Le ton monte entre Preston et le procureur. Des murmures s'élèvent dans la pièce, en provenance des autres accusés qui attendent leur tour. J'ai commencé à distinguer des réactions de leur part à l'évocation de mon crime ; je suppose qu'ils ont fini par comprendre que celui que la presse surnomme actuellement le Boucher se tient devant eux. J'ai la nausée.
— Et je vais le faire, acte le juge avec douceur. Maître Ashford, j'entends vos revendications. Toutefois, au vu de la gravité et des circonstances du crime, une libération sous caution est inenvisageable. Monsieur Young sera donc placé en détention provisoire. L'audience préli...
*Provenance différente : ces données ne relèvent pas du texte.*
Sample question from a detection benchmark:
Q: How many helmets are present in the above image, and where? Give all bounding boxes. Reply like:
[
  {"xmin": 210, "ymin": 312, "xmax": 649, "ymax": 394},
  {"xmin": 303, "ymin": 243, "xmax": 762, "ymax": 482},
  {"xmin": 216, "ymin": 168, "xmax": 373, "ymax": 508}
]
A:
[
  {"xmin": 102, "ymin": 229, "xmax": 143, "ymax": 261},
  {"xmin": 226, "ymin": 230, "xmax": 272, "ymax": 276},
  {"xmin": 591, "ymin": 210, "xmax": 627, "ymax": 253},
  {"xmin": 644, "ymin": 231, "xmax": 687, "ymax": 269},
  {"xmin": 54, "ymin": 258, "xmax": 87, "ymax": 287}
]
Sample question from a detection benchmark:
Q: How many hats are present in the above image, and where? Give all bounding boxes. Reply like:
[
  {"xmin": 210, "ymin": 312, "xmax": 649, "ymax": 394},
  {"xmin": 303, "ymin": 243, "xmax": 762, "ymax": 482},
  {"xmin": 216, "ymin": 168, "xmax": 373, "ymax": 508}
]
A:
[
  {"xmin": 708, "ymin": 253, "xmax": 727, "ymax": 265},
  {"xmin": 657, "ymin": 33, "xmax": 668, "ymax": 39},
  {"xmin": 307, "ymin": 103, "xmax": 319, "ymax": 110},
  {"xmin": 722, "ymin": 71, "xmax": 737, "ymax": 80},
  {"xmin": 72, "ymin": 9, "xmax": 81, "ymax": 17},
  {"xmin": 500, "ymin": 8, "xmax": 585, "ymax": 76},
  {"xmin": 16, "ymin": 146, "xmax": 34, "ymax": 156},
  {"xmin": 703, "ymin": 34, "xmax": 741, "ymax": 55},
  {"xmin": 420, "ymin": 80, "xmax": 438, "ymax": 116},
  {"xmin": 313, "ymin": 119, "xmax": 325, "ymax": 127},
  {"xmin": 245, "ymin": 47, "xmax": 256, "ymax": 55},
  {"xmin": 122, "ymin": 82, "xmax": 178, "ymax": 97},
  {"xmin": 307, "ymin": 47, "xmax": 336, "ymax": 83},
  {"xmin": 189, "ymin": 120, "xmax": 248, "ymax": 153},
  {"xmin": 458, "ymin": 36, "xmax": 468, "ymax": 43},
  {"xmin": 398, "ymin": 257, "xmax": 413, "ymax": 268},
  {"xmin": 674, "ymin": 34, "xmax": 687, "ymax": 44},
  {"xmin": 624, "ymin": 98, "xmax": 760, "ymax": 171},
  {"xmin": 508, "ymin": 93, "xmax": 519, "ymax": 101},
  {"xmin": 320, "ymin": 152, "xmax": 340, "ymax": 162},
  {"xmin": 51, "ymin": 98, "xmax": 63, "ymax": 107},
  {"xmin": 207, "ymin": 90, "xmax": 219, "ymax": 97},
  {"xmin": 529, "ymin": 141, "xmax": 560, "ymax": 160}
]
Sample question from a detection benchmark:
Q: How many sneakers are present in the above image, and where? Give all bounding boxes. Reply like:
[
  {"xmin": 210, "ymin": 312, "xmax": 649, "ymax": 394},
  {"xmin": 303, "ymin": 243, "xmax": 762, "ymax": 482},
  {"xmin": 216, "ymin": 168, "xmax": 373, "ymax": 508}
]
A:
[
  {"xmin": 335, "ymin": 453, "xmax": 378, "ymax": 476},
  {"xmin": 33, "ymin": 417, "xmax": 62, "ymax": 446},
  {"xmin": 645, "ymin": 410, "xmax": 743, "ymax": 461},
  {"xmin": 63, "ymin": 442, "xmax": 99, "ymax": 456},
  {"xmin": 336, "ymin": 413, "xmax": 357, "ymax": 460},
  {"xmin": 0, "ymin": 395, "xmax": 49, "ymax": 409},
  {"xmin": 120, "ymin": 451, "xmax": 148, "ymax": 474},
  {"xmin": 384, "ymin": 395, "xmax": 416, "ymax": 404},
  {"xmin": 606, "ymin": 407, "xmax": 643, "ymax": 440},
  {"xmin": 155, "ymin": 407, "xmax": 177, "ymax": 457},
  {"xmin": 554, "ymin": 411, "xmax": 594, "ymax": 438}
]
J'aimerais pouvoir dire que cette annonce m'angoisse, me fait mal et me peine, mais ce n'est pas le cas. Je ne ressens rien et ce depuis le moment où je me suis rué sur mon père. Il ne se passe pas une seule seconde depuis sans que je n'ai la sensation d'être une coquille vide. Lorsque mon père a cessé de se débattre, que son coeur a lâché et que tout est redevenu calme dans la chambre de Silas, j'ai su que ma vie allait changer. Inconsciemment, je crois que je m'étais préparé dès cet instant à finir derrière les barreaux. Cette comparution me permet juste de le confirmer.
— Affaire suivante.
Le marteau frappe sur le bureau en acajou et me casse les tympans. Mes menottes tintent lorsqu'un membre des forces de l'ordre m'attire pas le bras afin de m'escorter vers la sortie. Je me laisse faire telle une poupée de chiffon, mes pensées plus accaparées par Silas, pour lequel je m'inquiète, que par mes propres problèmes.
— Je suis navré, Joshua.
Le visage de Preston Ashford m'apparaît dans le hall du tribunal lorsqu'il se plante devant moi. Ses regard doux est contrarié, tout comme les traits de son visage crispé qui font ressortir une ride entre ses sourcils.
— Ce n'est rien.
Être libéré sous caution ? Je n'y croyais pas. Je sais comment la loi fonctionne. Je ne lui en veux pas de ne pas être parvenu à négocier. C'était peine perdue avant même que je me présente au tribunal.
— Je ne peux pas t'accompagner, me dit-il. Mais, écoute...
Je baisse les yeux sur la main qu'il pose sur mon avant-bras. Ce geste me perturbe et est trop intime à mon goût. Je me recule d'un pas.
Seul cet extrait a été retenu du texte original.